W ten oto sposób powoli rodzi się wrażliwość międzykulturowa, a także powoli odchodzą do lamusa paternalizm i egocentryzm. Zamiast nich pojawia się ciekawość i szczere zainteresowanie obcymi. Nim się zorientujemy, zaczynają nam opowiadać i pokazywać, a my zaczynami poznawać. Nie tak na niby, tylko tak prawdziwie.
Etap piąty – adaptacja do nowej kultury
Kolejny etap Bennett nazywa „internalizacją innego światopoglądu za pomocą empatii lub zachowania”. Jak to rozumieć? Wyobraźmy sobie, że kultura cudzoziemca jest ubraniem. Na tym etapie rozwoju wrażliwości międzykulturowej jesteśmy w stanie nie tylko przymierzyć szatę cudzoziemca, ale także spojrzeć na siebie w lustrze z zachwytem oraz przeparadować w niej bez cienia skrępowania po ulicy. Mogę wyobrazić sobie, co myśli i czuje cudzoziemiec, rozumiem motywy jego działania, potrafię zachować się tak, jak on.
Aby to się udało musimy nie tylko wiedzieć w co się nasz cudzoziemiec ubiera, ale musimy te ciuchy po prostu mieć. Innymi słowy – potrzebujemy informacji, konkretnej wiedzy z zakresu kulturoznawstwa. Sama wiedza jednak na nic się zda, jeśli te szaty wydają nam się czymś obrzydliwym lub śmiesznym.

**DOSTARCZONE INFORMACJE:**
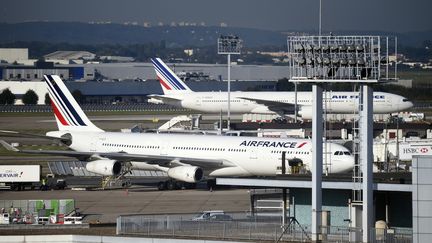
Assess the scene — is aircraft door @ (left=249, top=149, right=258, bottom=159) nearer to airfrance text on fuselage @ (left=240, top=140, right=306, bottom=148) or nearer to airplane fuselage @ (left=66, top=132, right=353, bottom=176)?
airplane fuselage @ (left=66, top=132, right=353, bottom=176)

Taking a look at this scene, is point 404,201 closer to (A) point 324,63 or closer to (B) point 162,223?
(A) point 324,63

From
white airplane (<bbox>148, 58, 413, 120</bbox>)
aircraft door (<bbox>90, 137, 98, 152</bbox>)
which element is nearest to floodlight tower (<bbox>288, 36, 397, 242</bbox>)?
aircraft door (<bbox>90, 137, 98, 152</bbox>)

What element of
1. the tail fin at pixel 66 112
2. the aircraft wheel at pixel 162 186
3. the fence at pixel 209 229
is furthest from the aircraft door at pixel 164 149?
the fence at pixel 209 229

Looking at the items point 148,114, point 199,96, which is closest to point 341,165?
point 199,96

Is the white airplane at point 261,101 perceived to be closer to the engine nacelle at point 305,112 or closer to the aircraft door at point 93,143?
the engine nacelle at point 305,112

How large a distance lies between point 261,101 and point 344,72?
111234mm

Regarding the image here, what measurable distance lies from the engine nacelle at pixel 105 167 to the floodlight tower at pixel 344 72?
43.1 m

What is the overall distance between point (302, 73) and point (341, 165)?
37.4 m

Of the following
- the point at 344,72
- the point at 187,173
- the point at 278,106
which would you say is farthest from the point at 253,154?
the point at 278,106

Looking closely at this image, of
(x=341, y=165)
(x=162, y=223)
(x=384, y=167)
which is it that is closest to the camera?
(x=162, y=223)

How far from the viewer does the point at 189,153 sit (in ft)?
270

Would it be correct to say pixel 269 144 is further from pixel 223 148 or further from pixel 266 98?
pixel 266 98

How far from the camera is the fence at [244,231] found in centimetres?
3903

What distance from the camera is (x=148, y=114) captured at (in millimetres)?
189250
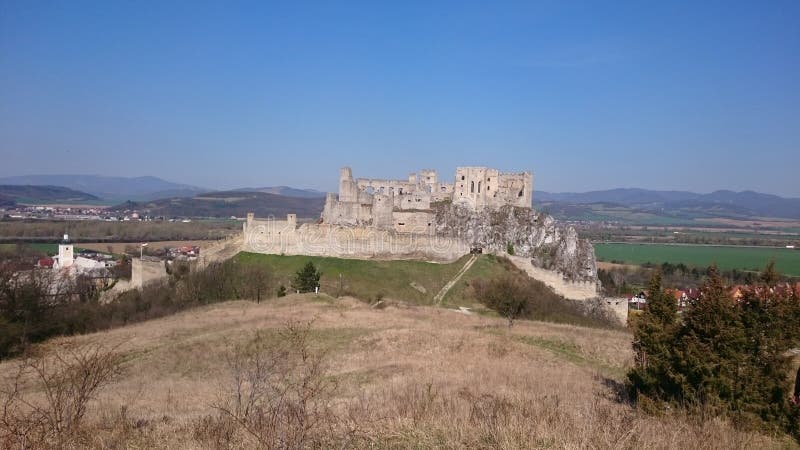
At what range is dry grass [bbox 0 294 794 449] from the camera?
23.1 ft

**ZADANIA I ĆWICZENIA:**
1. Odpowiedz na pytania do fragmentu o wrażliwości międzykulturowej:
(a) Co według fragmentu odchodzi do lamusa, gdy rodzi się wrażliwość międzykulturowa?
(b) Jak brzmi tytuł etapu piątego?
(c) Do czego fragment porównuje kulturę cudzoziemca?
2. Przepisz bez zmian odcinek fragmentu o wrażliwości międzykulturowej od słów „W ten oto sposób” do słów „tak, jak on.”.
3. Napisz dalszy ciąg fragmentu o wrażliwości międzykulturowej, zaczynając po jego ostatnim zdaniu.

**ROZWIĄZANIA:**
1.
(a) Paternalizm i egocentryzm.
(b) Adaptacja do nowej kultury.
(c) Do ubrania.

2.
W ten oto sposób powoli rodzi się wrażliwość międzykulturowa, a także powoli odchodzą do lamusa paternalizm i egocentryzm. Zamiast nich pojawia się ciekawość i szczere zainteresowanie obcymi. Nim się zorientujemy, zaczynają nam opowiadać i pokazywać, a my zaczynami poznawać. Nie tak na niby, tylko tak prawdziwie.
Etap piąty – adaptacja do nowej kultury
Kolejny etap Bennett nazywa „internalizacją innego światopoglądu za pomocą empatii lub zachowania”. Jak to rozumieć? Wyobraźmy sobie, że kultura cudzoziemca jest ubraniem. Na tym etapie rozwoju wrażliwości międzykulturowej jesteśmy w stanie nie tylko przymierzyć szatę cudzoziemca, ale także spojrzeć na siebie w lustrze z zachwytem oraz przeparadować w niej bez cienia skrępowania po ulicy. Mogę wyobrazić sobie, co myśli i czuje cudzoziemiec, rozumiem motywy jego działania, potrafię zachować się tak, jak on.

3.
Przykłady? Młoda Europejka, nudystka i feministka, w podróży po krajach bliskowschodnich nie będzie świecić gołymi nogami, okryje pupę tuniką, a na głowę nałoży chustę. Do kąpieli w morzu założy zaś co najmniej szorty i t-shirt. Nie będzie w tym towarzyszyć jej irytacja, tylko szacunek i zainteresowanie: „Ach, to tak się czuje Arabka w hidżabie? Bardzo ciekawe! A jak to jest chodzić z zasłoniętą twarzą? Może by spróbować?” A mężczyźni? Zdolny do adaptacji do obcej kultury Europejczyk, który został zaproszony do Japonii na roczny kontrakt jako specjalista wysokiej klasy, nie będzie dyskutował z przełożonym, asertywnie negocjować warunków, ani na własną rękę reorganizować pracy w swoim dziale. Będzie działał jak Japończyk, żeby po japońsku zrealizować swoje ambicje zawodowe.
Jeden z bohaterów powieści pakistańskiej pisarki Kamili Shamsee „Wypalone cienie” w ten właśnie sposób przyszywa się do każdego społeczeństwa, które jest dla niego na początku obce. Wśród afganistańskich mudżahedinów jest mudżahedinem, w Stanach Zjednoczonych jest Amerykaninem. Doskonale kopiuje sposób zachowania i reakcje, rozumie logikę obcego myślenia, a mimo to pozostaje sobą: Pakistańczykiem o imieniu Reza, synem Hindusa i Japonki.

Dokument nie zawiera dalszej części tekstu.